First published in Business Times on 6 January, 2015

By Mak Yuen Teen

CORPORATE governance reforms in Asean began with the release of the Finance Committee Report on Corporate Governance in Malaysia in February 1999 and the publication of the Malaysian Code of Corporate Governance in March 2000. This was followed by Singapore’s first Code of Corporate Governance, developed by the Corporate Governance Committee and published by the Ministry of Finance, in April 2001. Other founding members of Asean also released codes of corporate governance in the early 2000s – Indonesia in 2001 and Thailand and the Philippines in 2002. They all have since revised their codes. Some other Asean countries have since embarked or are about to embark on their own governance journey.

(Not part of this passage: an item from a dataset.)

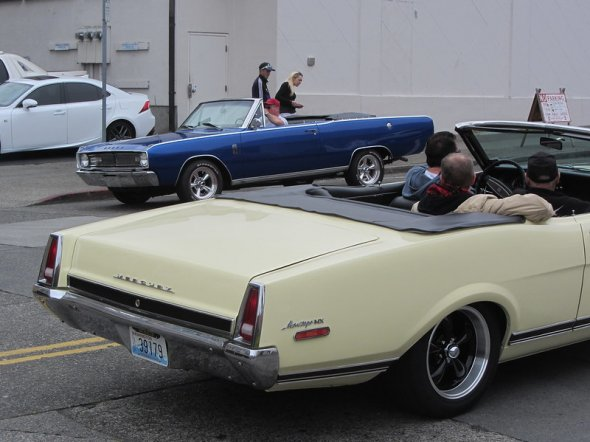 Cruise on Colby  Everett, Washington   What a great show!   1967 Dodge Dart and 1968 Mercury Montego MX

In charting the path that a particular country takes, it is useful to distinguish between four different phases of the governance journey:

  • Awakening
  • Awareness
  • Compliance
  • Performance

The accompanying table shows the key phases and what I see as the key action steps needed and their drivers. The different phases do overlap and can occur concurrently. For example, even if awareness of good corporate governance as a whole is high in a market, it must be ongoing as new companies, directors and other stakeholders participate in the capital markets.

Stage Key Action Steps Key Drivers
Awakening Rules and codes Regulators
Awareness Education Industry and professional bodies
Compliance Enforcement Regulators and investors
Performance Culture change Boards, regulators and investors

 

Prior to 2000, corporate governance concepts were quite new to many in the business community in Asean. Codes of corporate governance and other governance rules were quickly introduced to “wake up” docile boards (which were often rubber stamps at that time) and apathetic stakeholders. Governments and regulators played the key role in this phase. This “Awakening” phase in the five founding Asean member countries was a relatively sudden and short phase that was triggered by the 1997 East-Asian financial crisis.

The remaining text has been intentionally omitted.